![]() |
ASIN/ISBN: 3426560186 |
Im Sommer 1930 reist der junge litauische Übersetzer Žydrūnas Miuleris auf die Kurische Nehrung, um dort Thomas Mann zu treffen, der sich im Jahr zuvor in Nidden von seinem Nobelpreishonorar ein Haus hat bauen lassen. Žydrūnas möchte den Roman Buddenbrooks ins Litauische übersetzen, doch die Annäherung an den verehrten Dichter ist längst nicht so einfach, wie er sich das vorgestellt hat. Ein zufälliges Aufeinandertreffen am Strand, ein ebenso zufälliger Windstoß, der die Blätter, die der Dichter zuvor beschrieben hat, ihm entgegenweht, stellen den Kontakt schließlich her. Nur dumm, dass Žydrūnas zuvor auf die Blätter geschaut hat, die sich ihm sofort dank seines fotografischen Gedächtnisses einprägen. Dumm auch, dass er sich nicht zurückhalten kann, diese Blätter aus dem Gedächtnis abzuschreiben. Und noch viel dümmer ist es dann, dass ihm die Blätter am Abend in der Gastwirtschaft bei einem Gerangel verloren gehen, denn der Inhalt dieser Blätter ist brisant, wie Žydrūnas weiß. Also beichtet er dem Dichter und schon bilden Mann & Müller (Thomas Mann kann sich den litauischen Nachnamen Miuleris nicht merken) ein Ermittlerteam wie Holmes & Watson, denn klar ist bald, dass die Blätter nicht nur »verloren« gingen, sondern gestohlen wurden.
Auf dem Cover des Buches steht unter dem Titel: »Kriminalroman«. Ich habe dies beim (vor)lesen nicht so empfunden. Dass zwei Amateure ermitteln, macht den Roman noch nicht zu einem Krimi. Dass es einen Toten gibt, auch nicht (ich kann das schreiben, ohne damit zu spoilern, denn es wird bereits zu Beginn des Romans angedeutet und verrät im Grunde nichts).
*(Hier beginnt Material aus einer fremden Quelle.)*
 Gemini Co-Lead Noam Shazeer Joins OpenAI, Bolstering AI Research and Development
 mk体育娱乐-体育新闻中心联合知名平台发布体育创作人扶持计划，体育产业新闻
Für mich ist es ein lesenswerter, origineller Roman, in dem die Suche des ungewöhnlichen Ermittlerteams nach den kompromittierenden Papieren nur auf einen überraschenden Plot zuläuft und Krimistrukturen allenfalls geahnt werden können. Nun ja, mit viel gutem Willen mag man einen Krimi darin erkennen und wenn ich in der Marketingabteilung des Verlages tätig wäre, hätte ich den Roman sicher ohne Skrupel auch so bezeichnet. Gleichwohl meine ich, sollte man sich beim Lesen nicht allzu sehr darauf fixieren.
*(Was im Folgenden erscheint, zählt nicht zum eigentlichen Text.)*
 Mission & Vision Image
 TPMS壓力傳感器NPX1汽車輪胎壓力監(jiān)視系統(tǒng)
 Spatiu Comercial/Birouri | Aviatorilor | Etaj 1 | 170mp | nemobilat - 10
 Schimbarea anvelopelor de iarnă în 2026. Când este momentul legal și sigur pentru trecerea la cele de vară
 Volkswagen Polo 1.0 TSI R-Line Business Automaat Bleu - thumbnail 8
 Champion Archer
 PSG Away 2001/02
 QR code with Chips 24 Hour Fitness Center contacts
Dem Autor ist es gelungen, das Szenario ziemlich gut zu beschreiben: die Künstlerkolonie, die sich schon vor dem Eintreffen des Dichters dort niedergelassen hat, die scheinbar nur schwach aus der Ferne anklingenden Veränderungen, die aus dem fernen »Deutschen Reich« herüberklingen, die Persönlichkeit Thomas Manns, deren Überlegenheit (manchmal auch Überheblichkeit) in überraschenden Momenten brüchig wird, die Skrupel und Zweifel, mit denen der Erzähler (Žydrūnas Miuleris) ausgestattet ist und das Ambiente der Nehrung, wie sie heute laut Nachwort des Autors so nicht mehr zu finden ist. Wir hatten das Glück, vor fast einem Vierteljahrhundert in Nidden auf der Nehrung gewesen zu sein und diese beinahe noch so vorgefunden zu haben, wie zu der im Roman beschriebenen Zeit – mal abgesehen davon, dass die Fischerhäuser bereits verschwunden waren. Dies hat uns die Lektüre noch viel anschaulicher gemacht. Aber auch ohne diese Kenntnis ist der Roman mit Vergnügen zu lesen. Obwohl es dem Autor nicht ganz gelungen ist, die Ironie des Dichters in seinem Werk in gleichem Maße nachzubilden, blitzt sie doch hier und da immer wieder auf. Nicht nur für Thomas Mann Fans eine Leseempfehlung.